- Work order:
From the line with "Load image into" to the line with "Denunciadas tres personas", retype each line exactly as it stands in the records below, but skip the pictures.

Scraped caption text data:
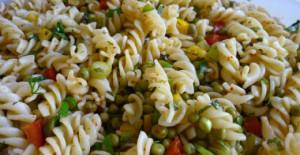 Tavuklu Makarna Salatası Tarifi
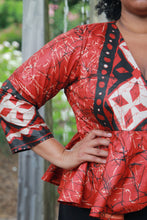 Load image into Gallery viewer, Péplum rouge blouse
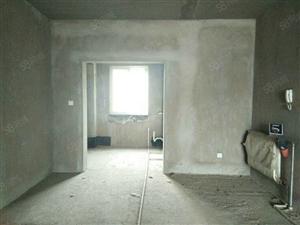 三室两厅南北通透毛坯房龙溪地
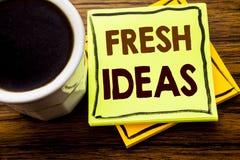 Ręcznie pisany tekst pokazuje Świeżych pomysły Biznesowy pojęcie dla Myślącej inspiraci Inspiruje twórczość pisać na kleistym nut fotografia royalty free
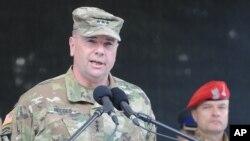 Le chef de l'armée de terre américaine en Europe à Varsovie, Pologne, 6 juin 2016.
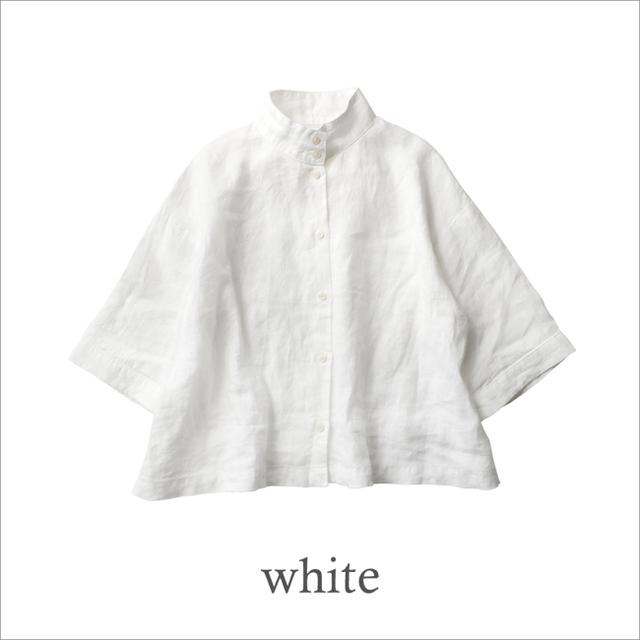 シンプルでベーシックな白シャツ。爽やかなスタイリングにぴったりです。 ◆ただいまご予約受付中!5月下旬より順次お届けいたします。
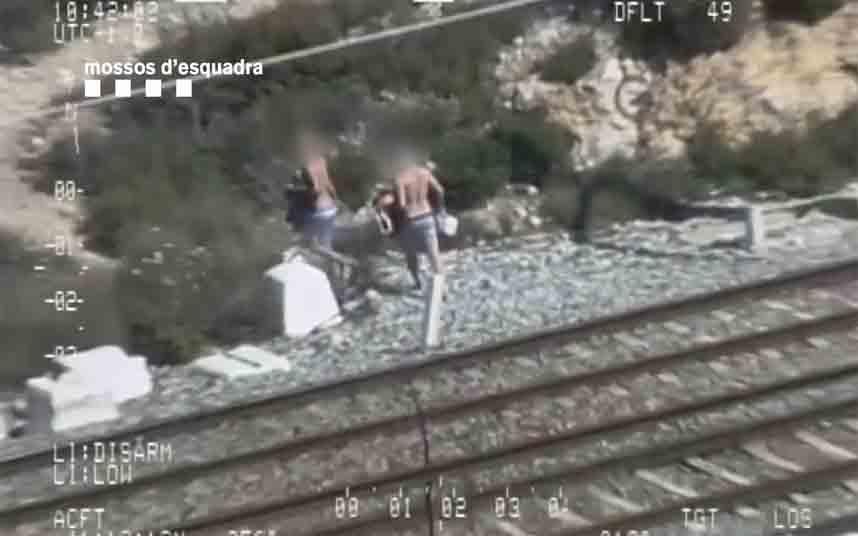 Denunciadas tres personas por saltarse el confinamiento en la playa de Sitges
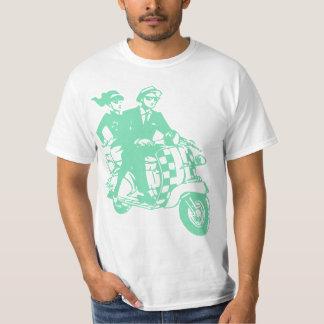 Casal de Ska no patinete T-shirt
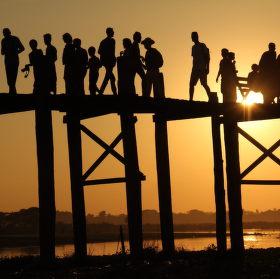 Soumrak na mostě v Barmě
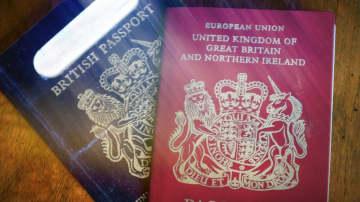 След Брекзит: Тъмносини паспорти за британците, произведени във Франция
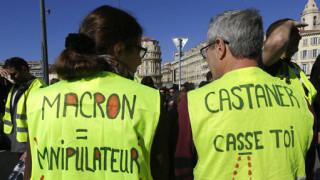 Βγήκαν ξανά στους δρόμους της Γαλλίας τα «κίτρινα γιλέκα»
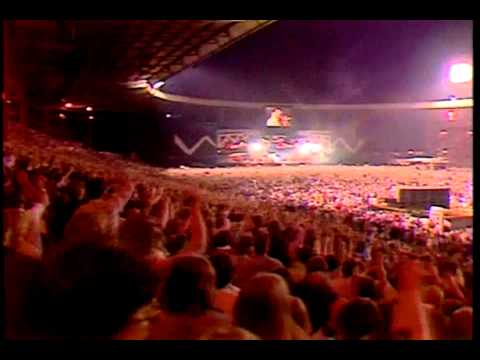 QueenWe Are The Champions (HQ) (Live At Wembley 86)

- Task output:
 Load image into Gallery viewer, Péplum rouge blouse
 三室两厅南北通透毛坯房龙溪地
 Ręcznie pisany tekst pokazuje Świeżych pomysły Biznesowy pojęcie dla Myślącej inspiraci Inspiruje twórczość pisać na kleistym nut fotografia royalty free
 Le chef de l'armée de terre américaine en Europe à Varsovie, Pologne, 6 juin 2016.
 シンプルでベーシックな白シャツ。爽やかなスタイリングにぴったりです。 ◆ただいまご予約受付中!5月下旬より順次お届けいたします。
 Denunciadas tres personas por saltarse el confinamiento en la playa de Sitges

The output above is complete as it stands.